Millennial Money ‐ Changing Your Perspective & Tips for Success in Personal Financial Management

Millennial Money ‐ Changing Your Perspective & Tips for Success in Personal Financial Management

July 23, 2017 | Symphona

Millennials are often coined as being wasteful with their money, spending it on the ‘here and now’
rather than budgeting, saving, and planning for retirement and unexpected financial burdens. While
many do not fall under this stereotype, those who do are often times the products of being
under-educated in financial management.

Dave Ramsey, author of Total Money Makeover, advises to “tell your money what to do, instead of
wondering where it went… Be proactive with your money – do a budget, get rid of debt, and save.” That
recommendation is one that should be taken to heart for all generations. Having a plan for your
earnings replaces the questions of where, how, and when with feelings of confidence, control, and
freedom.

Here are several tips for creating a successful personal financial plan:

  1. Build a budget
    ‐ Keep it simple and convenient! There are many apps available on the Android and iOS
    markets that help you customize a budget based on your financial needs and identify
    variances from actual amounts spent.
    ‐ Select a time period in relation to the frequency of your income and bills. If you are paid
    twice a month, and most of your bills are due once a month, create your budget based on a monthly interval.
    ‐ List all constant, necessary expenses (utilities, insurance, telephone, loan payments, etc.)
    and track those based on the monthly due dates.
    ‐ Calculate your residual income – what is left over for saving, investing, and spending?
    ‐ Do not deviate from the budget just for convenience. Budgets are meant to be flexible, but
    not changed frequently. If you alter your spending each month based on your
    circumstances, the benefit of having a budget is not reaching its full potential.
  2. Save & Invest
    ‐ Treat your savings and investment plan as a “bill”. When you give yourself the option to
    change how much you want to save/invest from paycheck to paycheck, the likelihood of
    setting aside a substantial amount is minimal. When you choose to treat savings as a
    ‘necessary expenditure’, there is greater opportunity for you to accumulate a growing
    reserve at a more rapid pace.
    ‐ Have part of your paycheck direct deposited into your savings or investment account
    (suggested amount for millennials is 10‐20%). This will create an “out of sight, out of mind” mentality which will lessen the temptation to use that money in other places.
    ‐ Reduce emergent financial stress by having a separate savings account with enough funds to cover 3 – 6 months of expenses.
    ‐ Think long term and create goals! What do you want to accomplish with your money in the next 5 – 10 – 25 years? By requiring yourself to save, you are allowing yourself to be able to afford a large down‐payment on a house/car, take a long vacation, build up retirement funds, etc.
  3. Evaluate residual income spending habits
    ‐ After you’ve accounted for your fixed financial costs, you will know what is left for
    discretionary spending (morning coffee, a new pair of shoes, a weekend getaway, etc.)
    ‐ Depending on the amount of debt you have and the associated interest rates, it may be wise to make additional principal payments on loans and credit cards.
    ‐ If you are not able to save between 10‐20% of your take home income each month, consider the following:
     Exchange 2 nights out per month with 2 nights in per month
     Confirm you are paying bills on time – most companies charge late fees when payments are not received by the due date. Late charges result in wasted money!!
     Use your budget as a monetary calendar to ensure you are not charged any overdraft
    fees (again, wasted money!!)
     Identify any expenses that could be eliminated (say a Netflix or SiriusXM subscription) In essence, by eliminating an unnecessary expenditure you are giving yourself an internal raise!

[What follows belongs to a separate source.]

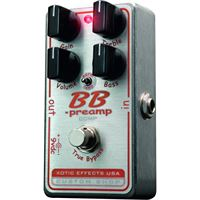Picture of Xotic Effects - BBP-COMP Custom Shop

Financial plans – your budget, savings, and spending habits – will differ from person to person, and also
vary in different stages of life. The priorities of how you save and spend will change dramatically from
the time you receive your first real paycheck to when you buy a house or have children. It is extremely
important to make budgeting and saving a lifestyle choice in the early years. At first, it may be hard to
change your spending perspective and easy to postpone saving until later. Remember: Short term
sacrifices yield BIG rewards in the long run.